Copy nothing but the text: repeat each entry exactly and drop the images.

Stored entries
— START —
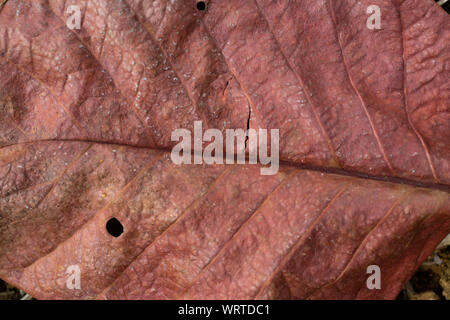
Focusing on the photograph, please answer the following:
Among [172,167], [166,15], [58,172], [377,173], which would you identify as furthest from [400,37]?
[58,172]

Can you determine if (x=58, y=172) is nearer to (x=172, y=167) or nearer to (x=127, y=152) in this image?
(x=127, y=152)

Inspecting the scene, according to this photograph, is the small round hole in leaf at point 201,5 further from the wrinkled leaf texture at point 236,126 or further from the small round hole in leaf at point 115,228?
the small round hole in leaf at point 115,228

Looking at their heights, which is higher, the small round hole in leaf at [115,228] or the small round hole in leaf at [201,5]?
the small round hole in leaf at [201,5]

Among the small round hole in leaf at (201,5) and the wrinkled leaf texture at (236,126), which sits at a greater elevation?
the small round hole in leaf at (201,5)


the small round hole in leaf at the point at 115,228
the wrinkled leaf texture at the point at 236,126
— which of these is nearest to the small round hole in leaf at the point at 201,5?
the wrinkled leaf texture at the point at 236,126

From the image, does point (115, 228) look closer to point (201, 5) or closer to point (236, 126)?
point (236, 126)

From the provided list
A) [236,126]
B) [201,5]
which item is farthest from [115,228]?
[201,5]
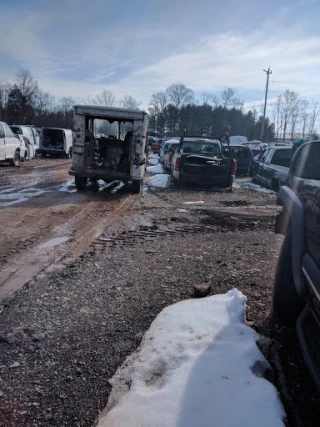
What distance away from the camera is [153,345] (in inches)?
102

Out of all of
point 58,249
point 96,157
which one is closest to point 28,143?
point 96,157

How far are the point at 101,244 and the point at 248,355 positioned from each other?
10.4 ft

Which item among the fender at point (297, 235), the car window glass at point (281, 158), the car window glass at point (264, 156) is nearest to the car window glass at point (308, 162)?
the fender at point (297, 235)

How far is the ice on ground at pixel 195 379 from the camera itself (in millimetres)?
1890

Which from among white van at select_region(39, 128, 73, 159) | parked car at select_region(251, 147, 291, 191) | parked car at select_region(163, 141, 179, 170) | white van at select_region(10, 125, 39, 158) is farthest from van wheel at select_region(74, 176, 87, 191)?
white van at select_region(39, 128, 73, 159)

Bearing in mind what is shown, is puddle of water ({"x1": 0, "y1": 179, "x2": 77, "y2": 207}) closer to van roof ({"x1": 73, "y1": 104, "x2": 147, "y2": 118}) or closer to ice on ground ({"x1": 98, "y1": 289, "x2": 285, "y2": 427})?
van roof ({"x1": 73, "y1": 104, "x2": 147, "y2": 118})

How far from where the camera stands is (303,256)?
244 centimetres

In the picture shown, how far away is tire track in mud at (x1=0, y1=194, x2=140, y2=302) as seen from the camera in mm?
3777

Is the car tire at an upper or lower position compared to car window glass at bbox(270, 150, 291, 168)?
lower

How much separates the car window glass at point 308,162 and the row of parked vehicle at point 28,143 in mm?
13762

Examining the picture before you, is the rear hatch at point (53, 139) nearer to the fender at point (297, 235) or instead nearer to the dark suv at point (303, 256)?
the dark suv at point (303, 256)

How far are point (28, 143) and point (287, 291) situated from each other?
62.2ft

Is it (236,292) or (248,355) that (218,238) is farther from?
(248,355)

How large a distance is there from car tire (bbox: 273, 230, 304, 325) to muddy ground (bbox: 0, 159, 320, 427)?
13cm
— END —
Expected answer
Focusing on the photograph, please answer the following:
Among [172,167], [166,15], [58,172], [377,173], which would you identify as furthest from [400,37]?
[58,172]

Can you determine if (x=58, y=172) is nearer to (x=172, y=167) or nearer to (x=127, y=152) in this image?
(x=127, y=152)

Inspecting the scene, according to this photograph, is the small round hole in leaf at point 201,5 further from the wrinkled leaf texture at point 236,126 or further from the small round hole in leaf at point 115,228?
the small round hole in leaf at point 115,228

Looking at their heights, which is higher, the small round hole in leaf at [115,228] or the small round hole in leaf at [201,5]?
the small round hole in leaf at [201,5]

Among the small round hole in leaf at (201,5) and the wrinkled leaf texture at (236,126), which sits at a greater elevation?
the small round hole in leaf at (201,5)


the small round hole in leaf at the point at 115,228
the wrinkled leaf texture at the point at 236,126
— which of these is nearest to the small round hole in leaf at the point at 201,5?
the wrinkled leaf texture at the point at 236,126

From the image, does point (115, 228) look closer to point (201, 5) or closer to point (236, 126)?
point (236, 126)

From the provided list
A) [236,126]
B) [201,5]
which item is farthest from [115,228]?
[201,5]
What distance away from the camera is [153,345] (in inches)?
102

Out of all of
point 58,249
point 96,157
which one is closest to point 28,143?
point 96,157

How far are the point at 101,244 and the point at 248,355 positioned from each other?
10.4 ft

Which item among the fender at point (297, 235), the car window glass at point (281, 158), the car window glass at point (264, 156) is nearest to the car window glass at point (308, 162)?
the fender at point (297, 235)

How far is the ice on ground at pixel 195 379 from the camera itself (in millimetres)?
1890

Which from among white van at select_region(39, 128, 73, 159) | parked car at select_region(251, 147, 291, 191) | parked car at select_region(163, 141, 179, 170) | white van at select_region(10, 125, 39, 158) is farthest from van wheel at select_region(74, 176, 87, 191)?
white van at select_region(39, 128, 73, 159)

Bearing in mind what is shown, is puddle of water ({"x1": 0, "y1": 179, "x2": 77, "y2": 207}) closer to van roof ({"x1": 73, "y1": 104, "x2": 147, "y2": 118}) or closer to ice on ground ({"x1": 98, "y1": 289, "x2": 285, "y2": 427})?
van roof ({"x1": 73, "y1": 104, "x2": 147, "y2": 118})

How far from where the camera stands is (303,256)?
244 centimetres

In the picture shown, how far away is tire track in mud at (x1=0, y1=194, x2=140, y2=302) as seen from the camera in mm?
3777

Is the car tire at an upper or lower position compared to car window glass at bbox(270, 150, 291, 168)?
lower

How much separates the car window glass at point 308,162 and the row of parked vehicle at point 28,143 in mm?
13762

Examining the picture before you, is the rear hatch at point (53, 139) nearer to the fender at point (297, 235) or instead nearer to the dark suv at point (303, 256)?
the dark suv at point (303, 256)

How far are point (28, 143) and point (287, 291) situated from each other?
62.2ft

Is it (236,292) or (248,355) that (218,238) is farther from?
(248,355)

How large a distance is there from car tire (bbox: 273, 230, 304, 325) to muddy ground (bbox: 0, 159, 320, 427)?
13cm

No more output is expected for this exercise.